# SELECTED EXTRACT:
Mr. Seets's solution is to break the supers loose and leave them on for the bees to clean up what leaks and then come back and get the supers.


----------



## Sungold (May 11, 2003)

Jim,

You are correct, they do draw below/above the PC frames. There are ways of working this so that it's managable (ie cracking supers loose and letting the bees clean up the below/above honey before removing the supers. Personally I like PC in the honey supers but don't like it for the brood chambers. It's real easy to spin in the extractor. Turn it on and let it rip!


----------



## Jim Fischer (Jan 5, 2001)

So, no one has solved the problem of
"proper bee space" as applied to these frames?

I know CC Miller's comments about "thick top
bars", but weren't his comments specific to
his use of a "Heddon slat honey-board", or some
such obsolete gear used with wooden sections
for comb honey?

Those who get excessive comb-building along the
tops and/or bottoms, have you measured the actual
space for bees between components, and if so,
what sort of space have you found?

>The bees will connect with burr any frames 
> with a very thin top bar

I don't understand the reason for this, as
I've made some observation hives with VERY
thin top bars (stainless steel frames!) and
not had this problem. The reason for stainless
steel was to simply "look cool". The entire
ob hive was crystal-clear lucite, so the frames
had to be "pretty".

So, if I can verify that 1/4-inch thick top
bars don't result in bridge comb when proper
bee space is provided, what is happening in
those hives where bridge comb does result?


----------



## dickm (May 19, 2002)

Jim,
I actually addressed myself to your concerns. The stuff comes with tabs on the bottom. I ran them through the saw to remove them. Then they were 1/2 too short for an ordinary super. I cut down the super itself. This would work as a 9 frame honey super unless they didn't draw out all the frames perfectly. Then you'd have to play with them to extract. They are heavy, expensive, and yeild a piece of equipment that won't interchange with anything else. The bees have to draw them out anyway. Thatis, they must add wax to give one something to uncap. I bought 2 supers and had them for 2 years. I recently gave them away.

dickm


----------



## dickm (May 19, 2002)

Sorry I didn't answer the question. The bridge comb results because the frames are 1/2 inch too short. It occurs on the bottom of the frames.

dickm


----------



## dimis (Apr 14, 2005)

# STORED DATA:
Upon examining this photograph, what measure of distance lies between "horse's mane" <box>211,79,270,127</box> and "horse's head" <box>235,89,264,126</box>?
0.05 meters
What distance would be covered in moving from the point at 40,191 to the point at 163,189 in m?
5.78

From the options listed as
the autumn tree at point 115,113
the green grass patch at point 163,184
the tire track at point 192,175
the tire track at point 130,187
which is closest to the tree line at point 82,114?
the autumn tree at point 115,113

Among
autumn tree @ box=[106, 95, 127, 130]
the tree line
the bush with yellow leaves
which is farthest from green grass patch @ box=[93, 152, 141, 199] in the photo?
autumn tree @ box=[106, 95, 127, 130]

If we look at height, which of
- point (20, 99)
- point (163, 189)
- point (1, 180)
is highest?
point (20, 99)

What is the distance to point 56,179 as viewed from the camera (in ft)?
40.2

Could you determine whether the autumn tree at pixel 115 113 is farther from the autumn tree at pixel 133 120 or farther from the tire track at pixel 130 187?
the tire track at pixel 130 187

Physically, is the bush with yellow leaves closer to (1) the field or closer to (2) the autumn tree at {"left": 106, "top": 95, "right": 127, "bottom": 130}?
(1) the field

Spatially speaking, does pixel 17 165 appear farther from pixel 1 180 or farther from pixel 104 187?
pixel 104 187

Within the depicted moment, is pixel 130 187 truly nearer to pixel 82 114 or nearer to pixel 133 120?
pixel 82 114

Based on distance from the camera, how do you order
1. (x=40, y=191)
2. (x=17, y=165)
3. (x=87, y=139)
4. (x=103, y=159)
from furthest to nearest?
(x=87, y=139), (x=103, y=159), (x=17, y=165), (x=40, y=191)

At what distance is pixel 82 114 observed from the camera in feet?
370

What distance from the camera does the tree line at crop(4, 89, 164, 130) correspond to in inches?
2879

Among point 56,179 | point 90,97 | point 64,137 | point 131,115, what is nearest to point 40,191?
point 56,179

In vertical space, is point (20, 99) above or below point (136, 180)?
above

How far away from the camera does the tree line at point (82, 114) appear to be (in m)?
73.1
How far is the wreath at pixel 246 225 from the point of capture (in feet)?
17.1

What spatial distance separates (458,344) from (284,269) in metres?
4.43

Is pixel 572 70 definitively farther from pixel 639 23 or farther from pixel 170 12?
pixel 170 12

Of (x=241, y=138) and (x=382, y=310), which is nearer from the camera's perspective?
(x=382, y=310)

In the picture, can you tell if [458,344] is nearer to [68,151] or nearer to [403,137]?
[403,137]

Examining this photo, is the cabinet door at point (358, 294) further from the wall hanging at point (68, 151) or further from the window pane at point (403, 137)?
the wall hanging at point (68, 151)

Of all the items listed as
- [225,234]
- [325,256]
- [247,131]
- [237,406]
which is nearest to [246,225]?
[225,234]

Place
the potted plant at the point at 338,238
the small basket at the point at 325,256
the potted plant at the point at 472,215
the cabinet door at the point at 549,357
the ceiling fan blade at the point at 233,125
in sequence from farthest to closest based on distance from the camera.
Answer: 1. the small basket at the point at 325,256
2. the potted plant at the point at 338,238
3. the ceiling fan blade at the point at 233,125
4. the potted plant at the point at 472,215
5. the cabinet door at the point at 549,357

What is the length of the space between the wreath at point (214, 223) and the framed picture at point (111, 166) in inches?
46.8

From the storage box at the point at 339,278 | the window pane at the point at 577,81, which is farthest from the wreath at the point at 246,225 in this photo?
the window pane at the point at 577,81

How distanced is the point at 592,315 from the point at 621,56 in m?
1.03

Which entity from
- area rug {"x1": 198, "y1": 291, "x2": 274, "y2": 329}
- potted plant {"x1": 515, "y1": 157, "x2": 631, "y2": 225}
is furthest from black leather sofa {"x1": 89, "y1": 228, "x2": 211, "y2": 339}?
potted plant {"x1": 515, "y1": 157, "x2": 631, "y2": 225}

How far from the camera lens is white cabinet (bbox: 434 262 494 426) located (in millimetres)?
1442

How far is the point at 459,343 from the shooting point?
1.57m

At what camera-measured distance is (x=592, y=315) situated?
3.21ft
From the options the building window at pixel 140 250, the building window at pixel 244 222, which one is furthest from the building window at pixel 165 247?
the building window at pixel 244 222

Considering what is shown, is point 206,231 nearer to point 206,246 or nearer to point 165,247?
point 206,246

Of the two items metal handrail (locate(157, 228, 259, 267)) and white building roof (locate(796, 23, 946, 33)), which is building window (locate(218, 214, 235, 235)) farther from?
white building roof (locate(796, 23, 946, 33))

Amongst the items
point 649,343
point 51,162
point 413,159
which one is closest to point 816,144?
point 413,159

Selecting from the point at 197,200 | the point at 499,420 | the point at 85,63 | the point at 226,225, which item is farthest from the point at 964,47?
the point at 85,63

# WHAT TO WORK ON:
[1] From the beekeeping forum thread above the listing, give the date shown in each post heading, in the order the headings appear.
[2] Write out the part of the beekeeping forum thread that opens with the words containing "Mr. Seets's solution" and closes with "(May 11, 2003)", copying it word for word.
[3] Take the beekeeping forum thread further, starting right after its last line.

# RESULTS FOR EACH TASK:
[1] May 11, 2003; Jan 5, 2001; May 19, 2002; May 19, 2002; Apr 14, 2005

[2]
Mr. Seets's solution is to break the supers loose and leave them on for the bees to clean up what leaks and then come back and get the supers.


----------



## Sungold (May 11, 2003)

[3]
Hi, 
..and how do you clean the permacombs after you spin the honey out? Aren't they full of wax and maybe propolis? With the conventional combs you can at least cut the combs out and melt the wax after honey is extracted. Also how you cut the wax seal in order to extract the honey without damaging the plastic?
dimis


----------



## Michael Bush (Aug 2, 2002)

> how do you clean the permacombs after you spin the honey out?

I don't. The bees do.

> Aren't they full of wax and maybe propolis?

No.

>Also how you cut the wax seal in order to extract the honey without damaging the plastic?

With 9 frames or even 8 to a 10 frame box they are usually easily uncapped using a cold knife. The low spots are uncapped with a Hackler honey punch.


----------



## dimis (Apr 14, 2005)

Thanks Michael,
I am convinced and I will try it. As I am new (only 2 months experience) please look in my other posting today "Bees left.." I need your advise on that
regards, 
dimis


----------



## Michael Bush (Aug 2, 2002)

Sorry the spacing will be off on the tables below.

>1) Overall height, top of top bar to bottom of
frame.

frame height: 6"

>2) Thickness of top bar

Thickness of "top bar" ends 3/8".

>3) Height of frame spacers at point where
a frame rests on the spacer above rabbet
(so I can work out the proper rabbet depth)
If this is confusing, it would be the
"bottom bump to top valley measurement".)

Thickness of spacer 1/8".

>So, no one has solved the problem of
"proper bee space" as applied to these frames?

Correct dimensions for box for PermaComb:
PermaComb	Standard	Difference
Box length: 19 1/2" 19 3/4" -1/4"
Notch width: 1/2" 3/8" +1/8"
Notch depth: 3/4" 5/8" +1/8"
(to make the 19" bars come out right with a bee space on the sides.

>I know CC Miller's comments about "thick top
bars", but weren't his comments specific to
his use of a "Heddon slat honey-board", or some
such obsolete gear used with wooden sections
for comb honey?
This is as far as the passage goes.